Working with Microsoft’s ONNX Runtime

Categories Artificial Intelligence, Machine Learning, Microsoft

You’ve spent days (weeks?) applying data science best practices to your shiny new dataset to make sure it is balanced, unbiased, privacy oriented, and representative of your target inference goals. You have also spent nearly as much (or more) time experimenting with neural network models in order to find that perfect balance between accuracy and generalization. Now you want to make your model available for use, either internally or to the public. How do you go about doing so?

The subfield of machine learning operations (MLOps) is a relatively new spinoff from DataOps and DevOps, in a way a merger of the best practices of both. While MLOps is primarily focused on production-scale ML deployments, there are often simpler MLOps workflows that involve models embedded in smaller systems, or even on edge devices. To provide flexibility in all these scenarios, the Open Neural Network Exchange (ONNX) (ONNX| Home, n.d.) was developed to allow interoperability between ML frameworks and optimized runtimes for various target environments. One such runtime that we’ll explore in this post is the Microsoft ONNX Runtime (ONNX Runtime | Home, n.d.).

Why The Microsoft ONNX Runtime?

In a nutshell – flexibility. Many people see “Microsoft” as a Windows-only, Azure-only software vendor, which might have been true many years ago. However, with the open sourcing of .Net Core and the advent of Visual Studio Code, Microsoft’s strategy has begun to shift towards more cross-platform support and code transparency in many of its developer products. The ONNX Runtime is no exception, as seen in Figure 1.
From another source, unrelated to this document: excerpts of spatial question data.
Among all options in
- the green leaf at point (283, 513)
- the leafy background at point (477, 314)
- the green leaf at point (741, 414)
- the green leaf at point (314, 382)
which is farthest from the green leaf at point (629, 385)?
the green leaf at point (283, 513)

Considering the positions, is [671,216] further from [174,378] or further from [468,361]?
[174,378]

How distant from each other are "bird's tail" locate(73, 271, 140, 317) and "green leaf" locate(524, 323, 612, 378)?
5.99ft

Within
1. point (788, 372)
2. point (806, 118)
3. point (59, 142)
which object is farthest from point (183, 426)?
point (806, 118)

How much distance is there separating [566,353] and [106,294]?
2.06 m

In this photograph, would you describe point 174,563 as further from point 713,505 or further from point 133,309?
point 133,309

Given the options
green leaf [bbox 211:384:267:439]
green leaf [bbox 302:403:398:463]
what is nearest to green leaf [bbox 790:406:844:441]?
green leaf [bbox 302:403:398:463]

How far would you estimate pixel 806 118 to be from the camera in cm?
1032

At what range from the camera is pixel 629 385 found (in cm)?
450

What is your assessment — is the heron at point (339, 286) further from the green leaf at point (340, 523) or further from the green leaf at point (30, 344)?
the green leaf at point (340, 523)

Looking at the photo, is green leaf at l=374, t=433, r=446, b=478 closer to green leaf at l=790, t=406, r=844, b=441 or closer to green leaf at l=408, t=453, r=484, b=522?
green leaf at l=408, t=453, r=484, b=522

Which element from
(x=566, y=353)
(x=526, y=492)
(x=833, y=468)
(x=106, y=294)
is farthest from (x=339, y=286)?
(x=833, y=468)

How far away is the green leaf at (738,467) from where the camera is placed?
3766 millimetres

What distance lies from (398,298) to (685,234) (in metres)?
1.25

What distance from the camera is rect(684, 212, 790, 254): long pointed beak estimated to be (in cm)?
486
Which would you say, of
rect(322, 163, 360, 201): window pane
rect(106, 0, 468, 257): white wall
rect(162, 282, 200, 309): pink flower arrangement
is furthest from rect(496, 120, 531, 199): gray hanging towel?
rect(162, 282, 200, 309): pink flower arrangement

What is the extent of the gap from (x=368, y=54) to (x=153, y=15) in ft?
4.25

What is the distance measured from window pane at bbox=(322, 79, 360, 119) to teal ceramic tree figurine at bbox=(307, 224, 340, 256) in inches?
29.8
Figure 1: Strong cross-platform support (Source)

Beyond cross-platform support, Microsoft is also one of the ONNX Consortium members and a major supporter of the standard, even when it was only a Linux Foundation incubator project. Additionally, they have provided optimization tooling for non-Microsoft frameworks (like DeepSpeed for PyTorch and HuggingFace) (“DeepSpeed,” n.d.) which indicates that they are committed to promoting the use of ML open standards and are not betting on any one ML movement. Microsoft’s final pièce de résistance is the ONNX Model Zoo that provides a collection of SOTA and seminal pretrained DL models, exported in ONNX for use by anyone, anywhere (ONNX Model Zoo, n.d.).

All things considered, it’s a great platform to experiment with for production inference deployment, as well as smaller-scale solutions, and fairly easy to use IMHO.

Leveraging the runtime

For our example, I’m going to use a language ecosystem that is pervasive in the business world, as well in many production deployment environments – which also happens to have relatively weak representation when it comes to machine learning – Java. Sure, there are DL4J, SparkML, and a few other rarified and/or challenging clustering tools in the Java ecosystem, but not many simple mechanisms to deploy an externally-trained model in a Java environment short of trying to bridge Python and Java. The ONNX Runtime fills this need.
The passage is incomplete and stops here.